A look at the feed label can provide information about this. It contains most of the ingredients listed at the top of the label. Therefore, meat should definitely come first. The term “animal by-products” can often be found on the feed label. This can include organs that are difficult for cats to digest.

An open declaration from the manufacturer is best. This explains exactly which components are hidden behind the term and how large the percentage of the total feed is. Grains should only be contained in small quantities and should therefore be listed relatively far below.

Another feeding method is biologically appropriate raw feeding (BARF). Here the cats are fed mainly raw meat. For a species-appropriate diet, the fur noses need not only pure muscle meat but also offal and various additives. These must be precisely tailored to the needs of the cat, otherwise dangerous deficits can occur. If you have any questions, your trusted veterinarian will be happy to advise you.

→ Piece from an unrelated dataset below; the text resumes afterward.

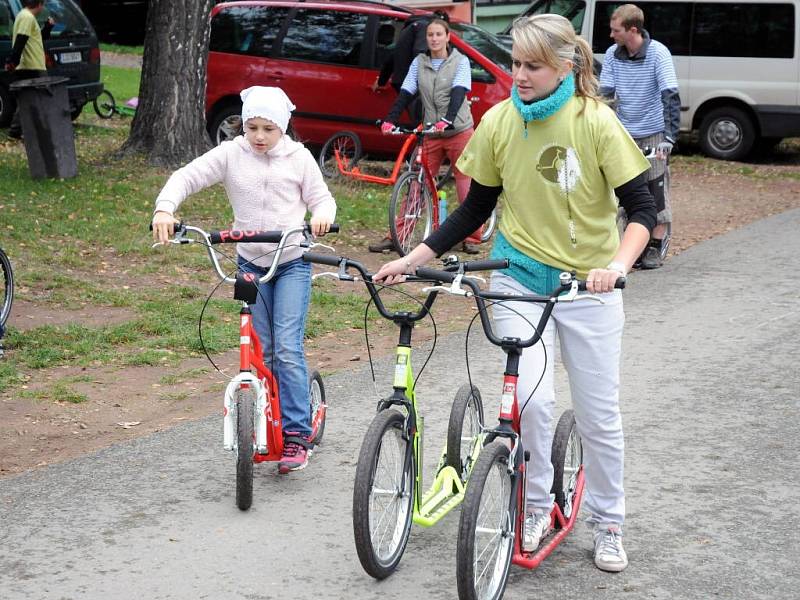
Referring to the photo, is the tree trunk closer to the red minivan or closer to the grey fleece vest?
the red minivan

European Shorthair Cat Husbandry and Care

The European Shorthair is a robust animal that is not very susceptible to disease. Typical racial diseases are sometimes not known. Regular visits to the vet are important, who will carry out the necessary examinations and advise you about vaccination protection. You should also always check for parasites, especially outdoor cats.

The European Shorthair cat is not very demanding when it comes to grooming. You should work the fur with a brush or comb from time to time to remove the hair that has fallen out. You should brush the coat more often, especially during the period when the coat is changing.

With a healthy diet and animal welfare, the European Shorthair can live to be 15 to 20 years old.

Although it is possible to keep the active European Shorthair cat as a pure indoor cat, it generally feels more comfortable as an outdoor cat. This allows the adventurous cat to live out its hunting instinct and often brings home one or two gifts in the form of a mouse. A compromise would be to set up a cat-safe garden or balcony. So your fur nose can still enjoy a bit of freedom.

In any case, the European Shorthair needs sufficient employment. In addition to ordinary toys, intelligence toys are also suitable for this. In addition, the cat should be offered climbing opportunities such as scratching posts.

A European Shorthair also needs enough retreats. You can offer these in the form of playhouses or tunnels. European Shorthairs usually get along well with other pets. Working people, in particular, should consider getting a second cat to prevent boredom.

We wish you a great time with your European Shorthair!

Mary Allen

Written by Mary Allen

Hello, I'm Mary! I've cared for many pet species including dogs, cats, guinea pigs, fish, and bearded dragons. I also have ten pets of my own currently. I've written many topics in this space including how-tos, informational articles, care guides, breed guides, and more.